Epicure and eccentric William Kitchiner
My favorite title in this genre--and really one of my favorites of all time--is
The art of invigorating and prolonging life, by food, clothes, air, exercise, wine, sleep, &c., or, The invalid's oracle : containing peptic precepts, pointing out agreeable and effectual methods to prevent and relieve indigestion, and to regulate and strengthen the action of the stomach and bowels ... To which is added, The pleasure of making a will. Really covers all the bases and, unlike most lifestyle guides, acknowledges that despite the health diet and exercise, one day you are going to die, so you might as well face up to it and make the proper preparations. The brainchild of epicure and writer William Kitchiner (1778-1827), it contains the same basic advice as the hundreds of thousands of others produced from ancient times to the present: eat and drink in moderation, exercise regularly, guard against weight gain, and get enough sleep. Kitchiner was the author of the phenomenally popular work
The Cook's Oracle, which provided inspiration to many aspiring domestic goddesses, among them Mrs. Beeton, the Victorian Martha Stewart.

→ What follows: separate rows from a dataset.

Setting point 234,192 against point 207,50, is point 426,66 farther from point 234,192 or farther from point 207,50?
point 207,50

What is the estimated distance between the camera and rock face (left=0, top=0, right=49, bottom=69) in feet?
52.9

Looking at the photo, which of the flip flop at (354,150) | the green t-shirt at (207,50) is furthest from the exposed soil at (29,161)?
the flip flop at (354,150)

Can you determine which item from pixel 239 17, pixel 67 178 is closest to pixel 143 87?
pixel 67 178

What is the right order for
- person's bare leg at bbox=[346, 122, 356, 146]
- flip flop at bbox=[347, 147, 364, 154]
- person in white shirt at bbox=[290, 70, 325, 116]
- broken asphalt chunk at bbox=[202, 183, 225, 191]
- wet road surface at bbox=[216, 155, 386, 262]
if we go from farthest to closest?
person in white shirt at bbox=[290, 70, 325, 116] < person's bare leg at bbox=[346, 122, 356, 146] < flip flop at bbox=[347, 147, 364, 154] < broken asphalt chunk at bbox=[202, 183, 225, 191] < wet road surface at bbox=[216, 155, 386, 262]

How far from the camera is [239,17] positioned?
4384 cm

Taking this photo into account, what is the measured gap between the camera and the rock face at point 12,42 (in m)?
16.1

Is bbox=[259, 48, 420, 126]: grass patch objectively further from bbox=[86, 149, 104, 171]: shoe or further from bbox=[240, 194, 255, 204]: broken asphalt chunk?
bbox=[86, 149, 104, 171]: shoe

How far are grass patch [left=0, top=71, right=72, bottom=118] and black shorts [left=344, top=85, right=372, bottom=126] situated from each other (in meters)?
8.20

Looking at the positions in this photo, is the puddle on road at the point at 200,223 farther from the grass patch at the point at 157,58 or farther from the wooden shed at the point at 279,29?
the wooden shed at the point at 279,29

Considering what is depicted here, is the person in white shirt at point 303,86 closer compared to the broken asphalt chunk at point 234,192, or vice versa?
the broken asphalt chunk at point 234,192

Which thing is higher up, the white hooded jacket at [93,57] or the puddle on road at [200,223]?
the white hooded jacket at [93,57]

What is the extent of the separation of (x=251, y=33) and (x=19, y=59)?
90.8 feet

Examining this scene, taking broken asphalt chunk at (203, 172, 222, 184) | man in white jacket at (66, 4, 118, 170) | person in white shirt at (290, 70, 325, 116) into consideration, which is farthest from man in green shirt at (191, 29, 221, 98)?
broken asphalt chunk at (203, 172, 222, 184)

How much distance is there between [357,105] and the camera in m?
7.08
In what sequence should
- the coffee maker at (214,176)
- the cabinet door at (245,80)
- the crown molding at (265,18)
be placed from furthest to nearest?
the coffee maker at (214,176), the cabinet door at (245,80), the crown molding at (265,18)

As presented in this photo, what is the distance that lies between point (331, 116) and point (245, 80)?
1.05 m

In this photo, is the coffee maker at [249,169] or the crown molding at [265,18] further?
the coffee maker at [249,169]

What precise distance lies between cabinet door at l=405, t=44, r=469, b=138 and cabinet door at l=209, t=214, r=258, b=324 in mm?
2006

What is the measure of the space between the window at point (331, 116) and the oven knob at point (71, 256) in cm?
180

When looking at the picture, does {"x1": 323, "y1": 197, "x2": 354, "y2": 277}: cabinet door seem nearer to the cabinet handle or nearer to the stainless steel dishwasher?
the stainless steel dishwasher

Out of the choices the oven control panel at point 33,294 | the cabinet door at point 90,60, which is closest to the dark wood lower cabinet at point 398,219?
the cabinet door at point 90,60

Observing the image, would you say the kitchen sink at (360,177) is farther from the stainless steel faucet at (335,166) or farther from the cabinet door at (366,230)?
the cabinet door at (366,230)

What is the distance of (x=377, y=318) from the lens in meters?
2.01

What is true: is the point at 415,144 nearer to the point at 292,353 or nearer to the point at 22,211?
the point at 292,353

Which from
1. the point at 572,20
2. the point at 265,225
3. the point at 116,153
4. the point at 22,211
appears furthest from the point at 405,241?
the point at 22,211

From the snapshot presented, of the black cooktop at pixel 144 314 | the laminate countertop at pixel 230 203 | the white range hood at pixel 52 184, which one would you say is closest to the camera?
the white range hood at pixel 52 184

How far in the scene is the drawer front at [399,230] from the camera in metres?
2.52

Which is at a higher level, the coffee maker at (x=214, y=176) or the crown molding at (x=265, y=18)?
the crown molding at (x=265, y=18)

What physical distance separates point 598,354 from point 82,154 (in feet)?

In addition to chapters on "Reducing Corpulence," "Siesta," "Clothes," "Influence of Cold," "Air," "Exercise," and "Wine" (which he recommends but finds too expensive), the I
nvalid's Oracle, as it was popularly known, includes his
Peptic Precepts, further described as "pointing out agreeable and effectual methods to prevent and relieve indigestion, and to regulate and strengthen the action of the stomach and bowels." These range from a relatively pleasant, or at least harmless, mint pill for mild indigestion to harsh and most unappealing purgatives.

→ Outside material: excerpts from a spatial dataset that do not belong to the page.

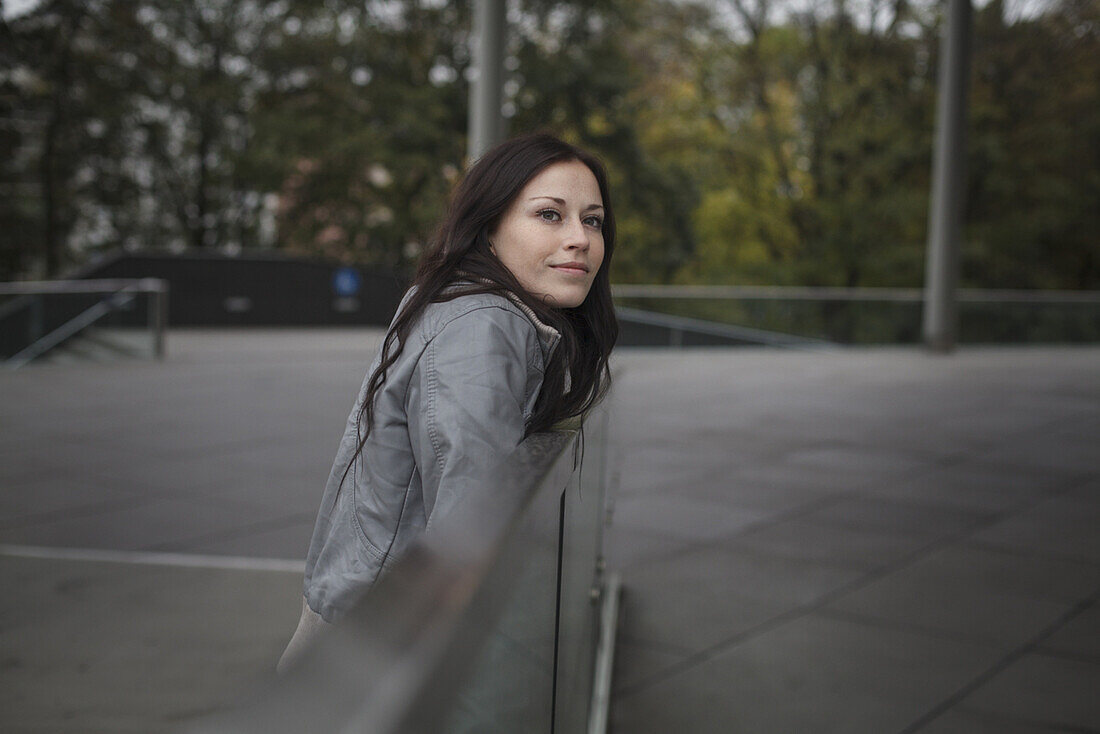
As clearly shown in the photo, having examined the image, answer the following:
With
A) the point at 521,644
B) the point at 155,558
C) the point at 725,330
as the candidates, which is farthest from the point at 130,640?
the point at 725,330

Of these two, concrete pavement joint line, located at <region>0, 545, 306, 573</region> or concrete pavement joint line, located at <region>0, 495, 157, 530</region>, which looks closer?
concrete pavement joint line, located at <region>0, 545, 306, 573</region>

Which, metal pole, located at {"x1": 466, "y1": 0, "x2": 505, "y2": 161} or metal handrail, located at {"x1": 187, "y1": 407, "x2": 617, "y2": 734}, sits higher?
metal pole, located at {"x1": 466, "y1": 0, "x2": 505, "y2": 161}

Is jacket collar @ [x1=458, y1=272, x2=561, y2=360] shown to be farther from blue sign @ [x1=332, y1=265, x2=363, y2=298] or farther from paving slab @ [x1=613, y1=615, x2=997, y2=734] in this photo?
blue sign @ [x1=332, y1=265, x2=363, y2=298]

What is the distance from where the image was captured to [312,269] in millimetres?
25312

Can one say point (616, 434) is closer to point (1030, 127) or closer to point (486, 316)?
point (486, 316)

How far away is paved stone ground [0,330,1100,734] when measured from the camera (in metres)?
3.84

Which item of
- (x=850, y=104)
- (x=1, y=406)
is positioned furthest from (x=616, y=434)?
(x=850, y=104)

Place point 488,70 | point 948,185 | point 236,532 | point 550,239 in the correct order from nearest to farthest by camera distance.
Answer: point 550,239
point 236,532
point 488,70
point 948,185

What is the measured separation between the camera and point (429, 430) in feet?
6.53

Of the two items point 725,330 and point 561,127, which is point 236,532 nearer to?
point 725,330

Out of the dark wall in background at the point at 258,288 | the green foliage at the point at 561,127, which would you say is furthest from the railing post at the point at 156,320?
the green foliage at the point at 561,127

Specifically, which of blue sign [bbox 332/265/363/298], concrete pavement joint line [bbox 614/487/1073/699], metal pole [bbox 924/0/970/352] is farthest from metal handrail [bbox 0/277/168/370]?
concrete pavement joint line [bbox 614/487/1073/699]

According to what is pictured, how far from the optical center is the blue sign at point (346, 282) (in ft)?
83.6

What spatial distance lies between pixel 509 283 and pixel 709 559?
12.1 ft
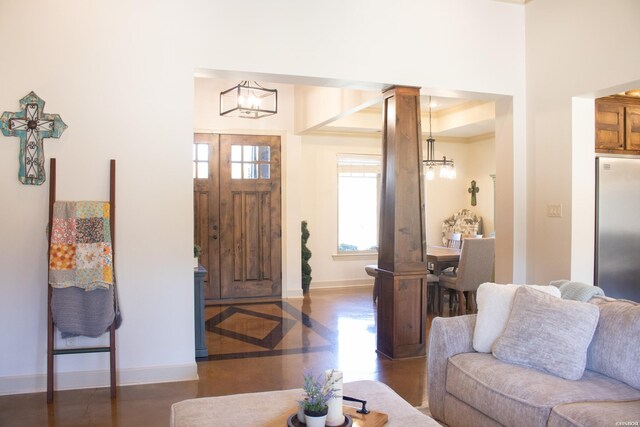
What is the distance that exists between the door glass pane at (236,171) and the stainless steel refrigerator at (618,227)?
4506 millimetres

An especially delightful feature of this section is the reprinted menu of a Parisian restaurant, dated 1820. Kitchener, who advocated a diet of beef, mutton, and more beef (a forerunner of the
Atkins Diet), includes this as an example of the horrifying things foreigners will eat; the modern reader is struck rather by how appetizing the dishes--most of which can be found on the menu of any modern Parisian bistro--sound when compared to the relentless parade of boiled meat urged by the author. The final section accepts that all this good advice is only postponing the inevitable, and encourages the reader to put his mind at ease by making a will and getting his affairs in order. Ironically, Kitchener died suddenly and rather mysteriously the day before he was to change his own will to disinherit his "undeserving" son.
And so we face another season of resolutions and good intentions, still hoping that someday, someone will come up with something a little easier and more fun than "eat and drink in moderation, exercise, and be sure to get enough sleep." I'm holding out for "Eat Chocolate, Drink Champagne, Never Gain Weight, and Live Forever." Now that would be a bestseller.